Hungary Asian religious art historian Aurel Stein named the illustrations "The Fruit of the Religion" (Work of the Religion) and "Light Redemption with the Hand of God" (Salvation of the Light with God's Hand), because this picture illustrates the core of Manichaeism Soteirology-saving the light body from the dark matter that imprisons it. In the picture, two laymen (listeners) can be seen kneeling on the red-edged green carpet, embracing the gold-encrusted classics. A three-foot gold plate placed in front of them was filled with fresh fruits and vegetables, which was a vegetarian diet offered by lay believers for the elect (priests). The two large kneeling figures on the left side of the screen are the voters of Manichaeism. They wear white crowns and white robes. These are typical Manichae costumes. Because Manichaeism believes that plants contain more light factors than animals, believers only choose vegetarian food such as fruit and pastries. After eating melons and fruits, the electorate's body will release the light, which means that the light factor can be freed again. Accompanied by the singing of hymns and chants, the light factor released from the electors embarked on a journey back to the kingdom of light. On the upper right side of the screen, there is a golden crescent moon and sun wheel pattern, where the sun and the moon are used as containers (ships) to carry the light factor and return to the kingdom of the Supreme God Mingzun. The right hand stretched out at the top right of the screen symbolizes Mingzun’s presence, and the art form of "Hand of God (art)" presents Mingzun's introduction The scene of the Sun Moon Ship full of light factors. There is a wealth of content in the Manichae literature to describe the theme of "the fruits of faith", which is good proof of the doctrinal connotation conveyed by this picture.

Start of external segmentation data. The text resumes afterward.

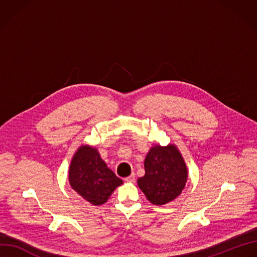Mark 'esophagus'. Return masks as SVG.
Instances as JSON below:
<instances>
[{
  "label": "esophagus",
  "instance_id": "1",
  "mask_svg": "<svg viewBox=\"0 0 257 257\" xmlns=\"http://www.w3.org/2000/svg\"><path fill=\"white\" fill-rule=\"evenodd\" d=\"M125 180H126V181H128V182H134V181H135V174H134V173H132L130 176L126 177V178H125Z\"/></svg>",
  "mask_w": 257,
  "mask_h": 257
}]
</instances>
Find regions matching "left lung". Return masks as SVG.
<instances>
[{
    "instance_id": "left-lung-1",
    "label": "left lung",
    "mask_w": 257,
    "mask_h": 257,
    "mask_svg": "<svg viewBox=\"0 0 257 257\" xmlns=\"http://www.w3.org/2000/svg\"><path fill=\"white\" fill-rule=\"evenodd\" d=\"M145 176L137 179L139 189L154 205L176 199L188 180V168L174 145L154 146L145 160Z\"/></svg>"
}]
</instances>
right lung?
<instances>
[{
    "label": "right lung",
    "instance_id": "right-lung-1",
    "mask_svg": "<svg viewBox=\"0 0 257 257\" xmlns=\"http://www.w3.org/2000/svg\"><path fill=\"white\" fill-rule=\"evenodd\" d=\"M72 189L92 205L104 204L123 180L107 168L98 151L81 146L74 155L68 171Z\"/></svg>",
    "mask_w": 257,
    "mask_h": 257
}]
</instances>
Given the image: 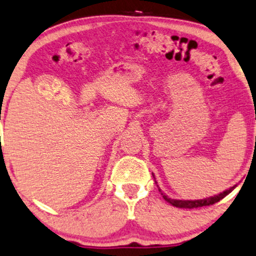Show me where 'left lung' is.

This illustration from Gaochang, Xinjiang is completely unaffected by the local culture and preserves the art traditions of West Asia intact. For example, this picture does not use material components such as Uighur costumes, furniture of Central Plains culture style, and other indoor furnishings that often appear in other Manichae arts, or Western Buddhist art images such as lotus flowers and mandalas. Therefore, the style of this illustration should be in the same line as the image style drawn by the leader Mani in Mesopotamia during the Sassanid era; there are no Buddhist elements in it, and the "hand of god" is more general. A unique form of artistic expression in Western culture (West Asia, North Africa, Europe) To sum up, this illustration is likely to be directly derived from the Manichae "Book of Pictures" and "Da Erzong Tu" painted by Mani himself. In other words, the picture should be Mani It teaches the purest essence of the West Asian art style that has not been infiltrated and influenced by other cultures during its inception.